Texto del ejercicio:
········

Culiacán, Sinaloa.- Además de ser un joven deportista, Fernando Alan soñaba con pertenecer a las Fuerzas Armadas para combatir la inseguridad en nuestro país; antes de ingresar a la Licenciatura en Derecho, esa era su única meta.
Fernando llegó a reunir los requisitos para intentar unirse a la Marina Armada de México, pero su padre lo persuadió para que no hacerlo. Consideraba que era una profesión de alto riesgo, y que podrían matarlo.
Entonces, decidió culminar sus estudios con el mismo propósito, cambiar la situación del país, desde la política. Actualmente hacia su servicio social en el Supremo Tribunal de Justicia, y esperaba irse a la Ciudad de México para cumplir sus sueños.
Su padre, Humberto Osuna, insiste en que su hijo fue asesinado por las autoridades federales, quienes habrían disparado contra su vehículo, al confundirlo con el carro de los delincuentes.
Fernando perdió la vida muy cerca de su casa, incluso, sus padres escucharon los disparos, y luego de eso, intentaron contactarlo para que no se moviera del gimnasio, creyendo que ya había llegado.
Jamás imaginaron que serían víctimas del recrudecimiento de la violencia. Al ser una familia de bien, su único temor era quedar en medio de una balacera. Sin embargo, al principio, se dijo que Fernando había muerto en un enfrentamiento.
Por esa razón, su padre pide que se esclarezca lo ocurrido, y que las autoridades reconozcan que cometieron un error. Desean que no quede como otro caso de victimas colaterales.
A más de una semana de lo ocurrido aquel 13 de enero, por la avenida Álvaro Obregón, ninguna autoridad los ha contactado, contrario a lo que han expresado diversos funcionarios estatales y federales.
Para exigir justicia, realizarán una marcha el próximo domingo a las 9 de la mañana, partiendo de Catedral hacia La Lomita, y están invitando a toda la sociedad, para pedir un alto a la violencia y no más víctimas colaterales en Culiacán.

········

Lista de datos:

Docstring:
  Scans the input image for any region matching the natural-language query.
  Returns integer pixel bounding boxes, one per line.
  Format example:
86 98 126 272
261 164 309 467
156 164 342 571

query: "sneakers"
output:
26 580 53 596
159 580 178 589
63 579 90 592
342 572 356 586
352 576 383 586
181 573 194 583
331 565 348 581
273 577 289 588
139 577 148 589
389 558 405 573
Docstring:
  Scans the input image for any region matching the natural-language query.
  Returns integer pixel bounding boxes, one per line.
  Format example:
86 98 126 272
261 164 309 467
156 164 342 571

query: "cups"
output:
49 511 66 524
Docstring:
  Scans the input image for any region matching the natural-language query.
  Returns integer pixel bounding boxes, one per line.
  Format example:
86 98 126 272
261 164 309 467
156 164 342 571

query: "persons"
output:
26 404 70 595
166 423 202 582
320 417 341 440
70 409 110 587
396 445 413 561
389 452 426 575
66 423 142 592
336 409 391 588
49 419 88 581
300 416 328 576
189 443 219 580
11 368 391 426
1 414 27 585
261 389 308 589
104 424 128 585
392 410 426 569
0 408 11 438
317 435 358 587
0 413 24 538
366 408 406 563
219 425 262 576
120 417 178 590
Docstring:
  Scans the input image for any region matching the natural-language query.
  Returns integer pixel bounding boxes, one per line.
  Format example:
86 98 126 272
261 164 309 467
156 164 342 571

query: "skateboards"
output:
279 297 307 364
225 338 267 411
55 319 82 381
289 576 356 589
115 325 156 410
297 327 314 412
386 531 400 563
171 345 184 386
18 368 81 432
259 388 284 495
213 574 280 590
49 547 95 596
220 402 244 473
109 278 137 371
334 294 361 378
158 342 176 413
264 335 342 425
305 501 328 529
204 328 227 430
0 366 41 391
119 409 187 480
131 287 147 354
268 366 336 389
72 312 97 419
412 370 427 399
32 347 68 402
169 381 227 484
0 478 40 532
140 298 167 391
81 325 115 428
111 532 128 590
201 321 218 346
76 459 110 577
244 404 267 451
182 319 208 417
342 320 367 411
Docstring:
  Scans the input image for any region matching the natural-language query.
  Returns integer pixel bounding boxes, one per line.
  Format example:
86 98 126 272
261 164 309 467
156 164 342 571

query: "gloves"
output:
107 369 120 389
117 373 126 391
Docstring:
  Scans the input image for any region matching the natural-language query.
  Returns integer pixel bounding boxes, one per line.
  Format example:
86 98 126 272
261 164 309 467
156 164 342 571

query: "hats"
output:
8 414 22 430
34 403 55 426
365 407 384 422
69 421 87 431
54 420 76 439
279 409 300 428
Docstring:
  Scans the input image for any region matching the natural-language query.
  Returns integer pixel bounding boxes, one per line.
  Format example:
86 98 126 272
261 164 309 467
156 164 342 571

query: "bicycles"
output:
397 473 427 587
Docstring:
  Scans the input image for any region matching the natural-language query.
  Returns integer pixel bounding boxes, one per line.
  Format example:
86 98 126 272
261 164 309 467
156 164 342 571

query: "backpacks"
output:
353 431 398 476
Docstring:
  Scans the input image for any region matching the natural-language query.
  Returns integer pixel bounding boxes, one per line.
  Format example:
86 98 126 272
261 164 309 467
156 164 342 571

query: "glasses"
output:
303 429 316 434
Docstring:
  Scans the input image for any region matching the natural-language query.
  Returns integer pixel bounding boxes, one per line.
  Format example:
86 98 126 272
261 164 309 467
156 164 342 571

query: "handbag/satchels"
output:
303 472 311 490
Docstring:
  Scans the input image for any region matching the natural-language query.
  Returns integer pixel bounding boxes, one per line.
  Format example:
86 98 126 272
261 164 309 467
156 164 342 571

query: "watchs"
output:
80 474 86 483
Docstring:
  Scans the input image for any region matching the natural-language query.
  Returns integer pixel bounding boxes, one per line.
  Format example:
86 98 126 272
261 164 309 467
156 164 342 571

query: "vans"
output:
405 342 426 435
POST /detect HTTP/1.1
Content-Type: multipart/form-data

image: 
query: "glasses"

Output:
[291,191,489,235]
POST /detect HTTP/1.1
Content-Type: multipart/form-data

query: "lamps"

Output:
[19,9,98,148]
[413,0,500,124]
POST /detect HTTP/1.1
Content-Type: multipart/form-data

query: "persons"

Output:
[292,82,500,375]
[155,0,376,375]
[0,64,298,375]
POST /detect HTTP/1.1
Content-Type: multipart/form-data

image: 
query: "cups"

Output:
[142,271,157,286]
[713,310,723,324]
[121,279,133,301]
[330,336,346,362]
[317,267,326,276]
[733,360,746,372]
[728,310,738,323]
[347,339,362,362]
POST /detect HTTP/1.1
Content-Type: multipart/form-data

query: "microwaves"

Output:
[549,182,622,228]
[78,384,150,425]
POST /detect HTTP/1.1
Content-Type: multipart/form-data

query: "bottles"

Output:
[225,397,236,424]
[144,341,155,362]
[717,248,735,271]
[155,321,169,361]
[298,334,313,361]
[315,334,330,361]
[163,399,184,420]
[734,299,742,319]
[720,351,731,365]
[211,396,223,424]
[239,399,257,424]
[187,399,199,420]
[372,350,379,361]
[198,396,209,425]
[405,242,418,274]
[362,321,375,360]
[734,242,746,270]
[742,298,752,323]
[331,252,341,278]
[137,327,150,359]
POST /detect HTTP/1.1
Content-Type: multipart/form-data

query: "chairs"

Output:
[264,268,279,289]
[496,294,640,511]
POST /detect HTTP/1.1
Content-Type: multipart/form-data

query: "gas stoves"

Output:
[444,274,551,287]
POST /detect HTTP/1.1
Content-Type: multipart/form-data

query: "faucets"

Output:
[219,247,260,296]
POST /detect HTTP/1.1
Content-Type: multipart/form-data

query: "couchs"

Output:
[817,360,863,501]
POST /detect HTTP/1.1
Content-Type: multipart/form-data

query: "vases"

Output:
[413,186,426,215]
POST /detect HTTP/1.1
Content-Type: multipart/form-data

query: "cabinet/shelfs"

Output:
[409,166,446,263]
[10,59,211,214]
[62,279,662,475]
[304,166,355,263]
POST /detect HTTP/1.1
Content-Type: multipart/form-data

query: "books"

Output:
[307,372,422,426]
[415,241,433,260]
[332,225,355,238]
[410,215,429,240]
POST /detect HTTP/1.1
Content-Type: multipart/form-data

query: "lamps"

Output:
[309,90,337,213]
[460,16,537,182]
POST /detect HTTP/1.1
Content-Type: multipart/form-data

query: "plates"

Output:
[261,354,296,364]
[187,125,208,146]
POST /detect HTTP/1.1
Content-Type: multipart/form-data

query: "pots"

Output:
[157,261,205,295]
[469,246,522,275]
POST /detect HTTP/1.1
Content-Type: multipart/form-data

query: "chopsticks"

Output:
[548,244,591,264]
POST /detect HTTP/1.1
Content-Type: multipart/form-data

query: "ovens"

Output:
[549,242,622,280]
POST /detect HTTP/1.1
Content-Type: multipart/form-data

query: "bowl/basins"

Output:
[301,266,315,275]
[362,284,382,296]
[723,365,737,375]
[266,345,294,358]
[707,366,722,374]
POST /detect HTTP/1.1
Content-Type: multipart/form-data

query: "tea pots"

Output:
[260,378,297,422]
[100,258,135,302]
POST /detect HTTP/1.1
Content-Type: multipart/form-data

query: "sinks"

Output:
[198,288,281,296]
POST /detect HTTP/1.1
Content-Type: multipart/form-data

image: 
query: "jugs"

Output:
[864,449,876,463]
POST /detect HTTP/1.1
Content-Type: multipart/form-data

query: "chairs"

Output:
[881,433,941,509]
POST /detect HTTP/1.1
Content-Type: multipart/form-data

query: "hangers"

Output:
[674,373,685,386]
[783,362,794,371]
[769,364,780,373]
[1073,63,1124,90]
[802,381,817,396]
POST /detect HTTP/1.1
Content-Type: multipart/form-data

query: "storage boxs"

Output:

········

Tarea a realizar: Indica si cada frase coincide con la nota y responde sí o no, citando tal cual las palabras de la nota que lo deciden: 1. Fernando llegó a unirse a la Marina Armada de México. 2. Sus padres oyeron los disparos. 3. Alguna autoridad ya se comunicó con la familia.

Tu solución:
1. No: «pero su padre lo persuadió para que no hacerlo».
2. Sí: «sus padres escucharon los disparos».
3. No: «ninguna autoridad los ha contactado».